Combat skills are a great source for about everything. They feed into themselves, since the high-level armour and weapons (which are maybe not “essential” by definition, but let’s be honest… they kinda are) are dropped from PvM. However, they also have drops for nearly every other skill, which is why the money-making balance between skilling and combat is so off. This table shows that.

Once we move lower, we start seeing the real interesting parts. Gathering skills are generally dependencies for artisan skills, as we expect, though artisan skills can also depend on other artisan skills. Artisan skills in turn are often of one of two flavours: they either feed into combat skills quite heavily, or they provide smaller benefits across the board (Herblore potions, Firemaking incense sticks, etc.).

Two final interesting things are the fact that Thieving is right up there with combat providing a secondary source of items for skills. I made one exception here, which is Farming. Thieving is generally considered one of the best ways to obtain seeds, and I’d argue that Thieving is the de facto input for farming in that sense. Invention is the opposite of both combat and Thieving, is a true item sink, with almost every skill producing items that can be used for disassembly.

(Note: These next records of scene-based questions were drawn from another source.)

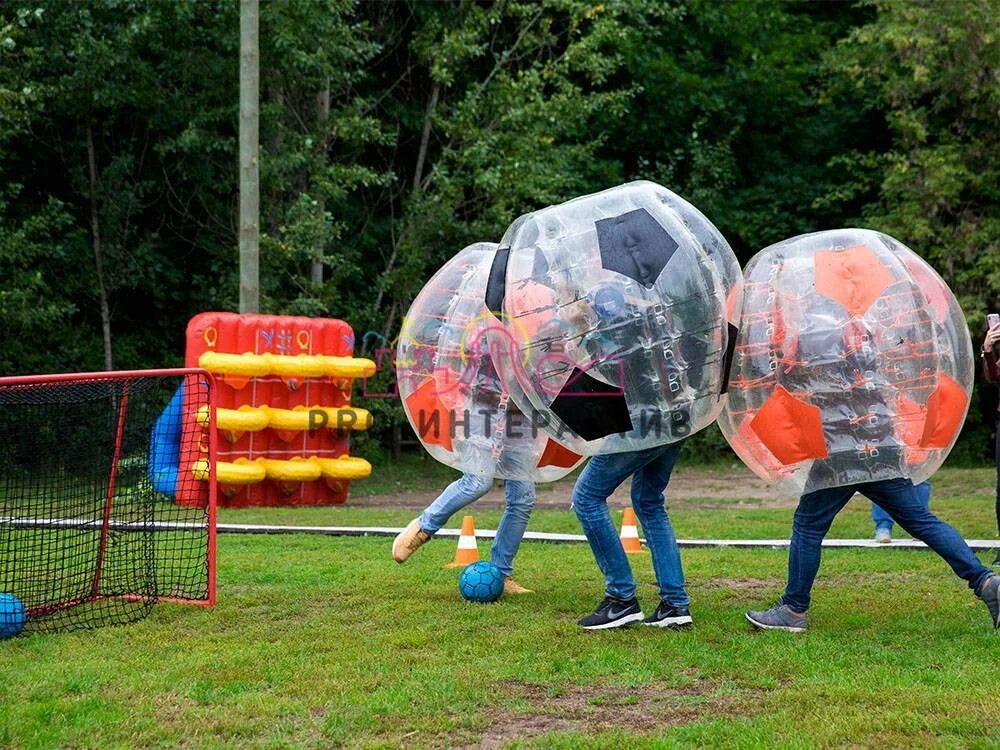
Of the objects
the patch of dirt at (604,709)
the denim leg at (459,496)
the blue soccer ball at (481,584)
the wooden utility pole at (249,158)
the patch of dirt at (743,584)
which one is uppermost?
the wooden utility pole at (249,158)

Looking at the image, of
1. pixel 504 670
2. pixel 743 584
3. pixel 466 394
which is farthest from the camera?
pixel 743 584

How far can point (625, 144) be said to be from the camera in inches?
1011

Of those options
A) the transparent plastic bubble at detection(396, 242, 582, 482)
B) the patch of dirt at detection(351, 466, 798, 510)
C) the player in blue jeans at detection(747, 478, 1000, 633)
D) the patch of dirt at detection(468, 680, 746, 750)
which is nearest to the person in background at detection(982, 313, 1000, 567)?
the player in blue jeans at detection(747, 478, 1000, 633)

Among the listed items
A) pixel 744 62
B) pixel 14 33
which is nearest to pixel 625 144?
pixel 744 62

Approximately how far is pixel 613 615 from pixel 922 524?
69.3 inches

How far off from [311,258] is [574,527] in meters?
8.51

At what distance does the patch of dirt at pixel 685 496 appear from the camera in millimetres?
15828

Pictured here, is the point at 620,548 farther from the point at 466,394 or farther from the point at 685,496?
the point at 685,496

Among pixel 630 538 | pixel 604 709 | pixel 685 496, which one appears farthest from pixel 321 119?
pixel 604 709

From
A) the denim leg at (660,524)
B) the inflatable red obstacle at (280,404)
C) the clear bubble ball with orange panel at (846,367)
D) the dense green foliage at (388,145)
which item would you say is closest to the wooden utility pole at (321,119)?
the dense green foliage at (388,145)

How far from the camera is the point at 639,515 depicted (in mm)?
7199

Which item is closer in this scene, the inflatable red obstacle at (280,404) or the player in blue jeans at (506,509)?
the player in blue jeans at (506,509)

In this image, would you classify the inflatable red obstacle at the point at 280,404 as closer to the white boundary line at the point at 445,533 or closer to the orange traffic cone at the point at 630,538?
the white boundary line at the point at 445,533

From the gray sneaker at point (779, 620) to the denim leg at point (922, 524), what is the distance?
787 millimetres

So what can we learn from this? I think the analysis is a bit too rudimentary too make real, hard conclusions. To gain a better understanding, we’d also have to look at exclusive flows. For example: the new Farming and Herblore updates added a lot of items that are needed for Herblore, and are only obtainable through Farming. No combat drops here. That is very different than herbs, which can definitely be gotten through other means as well.

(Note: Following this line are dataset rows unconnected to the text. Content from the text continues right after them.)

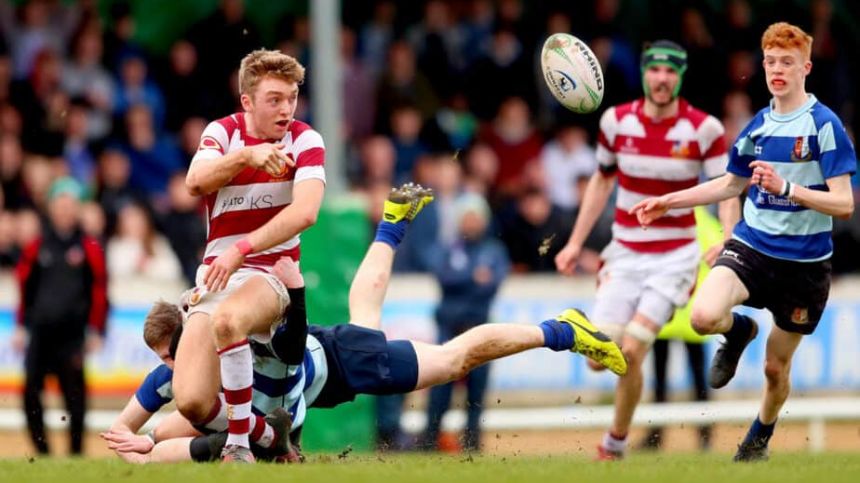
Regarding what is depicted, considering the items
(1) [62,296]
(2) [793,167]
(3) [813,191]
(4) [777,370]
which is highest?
(2) [793,167]

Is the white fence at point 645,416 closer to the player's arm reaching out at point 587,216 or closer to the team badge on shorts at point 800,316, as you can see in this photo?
the player's arm reaching out at point 587,216

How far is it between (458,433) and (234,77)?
185 inches

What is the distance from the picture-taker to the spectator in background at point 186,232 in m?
16.4

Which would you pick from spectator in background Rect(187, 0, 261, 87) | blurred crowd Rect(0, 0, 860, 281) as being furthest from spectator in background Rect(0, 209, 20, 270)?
spectator in background Rect(187, 0, 261, 87)

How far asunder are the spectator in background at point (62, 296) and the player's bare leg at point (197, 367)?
508cm

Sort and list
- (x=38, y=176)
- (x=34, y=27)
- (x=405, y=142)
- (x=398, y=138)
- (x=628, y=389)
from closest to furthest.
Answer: (x=628, y=389), (x=38, y=176), (x=405, y=142), (x=398, y=138), (x=34, y=27)

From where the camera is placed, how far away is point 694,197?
427 inches

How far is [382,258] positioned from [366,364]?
105 cm

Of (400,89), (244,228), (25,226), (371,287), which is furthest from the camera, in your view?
(400,89)

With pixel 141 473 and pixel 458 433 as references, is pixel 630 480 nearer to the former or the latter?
pixel 141 473

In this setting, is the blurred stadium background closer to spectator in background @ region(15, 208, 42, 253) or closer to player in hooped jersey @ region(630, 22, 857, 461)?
spectator in background @ region(15, 208, 42, 253)

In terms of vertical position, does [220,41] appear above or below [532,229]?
above

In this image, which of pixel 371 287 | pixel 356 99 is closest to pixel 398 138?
pixel 356 99

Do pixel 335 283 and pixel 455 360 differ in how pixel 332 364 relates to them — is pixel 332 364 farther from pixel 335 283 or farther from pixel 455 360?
pixel 335 283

The point I’d really like to focus on, is stressing how much these skill connections exist, but also how much they matter. Ever since the Farming & Herblore update came out, I have been training the skills in tandem. Farming my own requirements for Herblore makes the skills much more interesting to play. Instead of farming herbs just for money or experience, I am farming them so I need them. And instead of throwing millions of GP into Herblore supplies, I need to be a bit more scrappy and do what I can with just the stuff I have. It actually gives the skills purpose beyond the endless grind.

This is what I hope we’ll see more in the future. The observant viewers will already have noticed that I added in Archaeology among the other skills. From the get-go, it will integrate with Invention and Summoning. This should address the problem that Divination had when it was released: it felt isolated, independent from other skills.

As much as I hope that Jagex will continue to tie in the skills together, I also invite you to train skills together. If you’re an Ironman, you most certainly already do, but even for us non-Ironmen: there is no harm in paying the iron-price every now and then, working for the resources we need, instead of throwing money at it.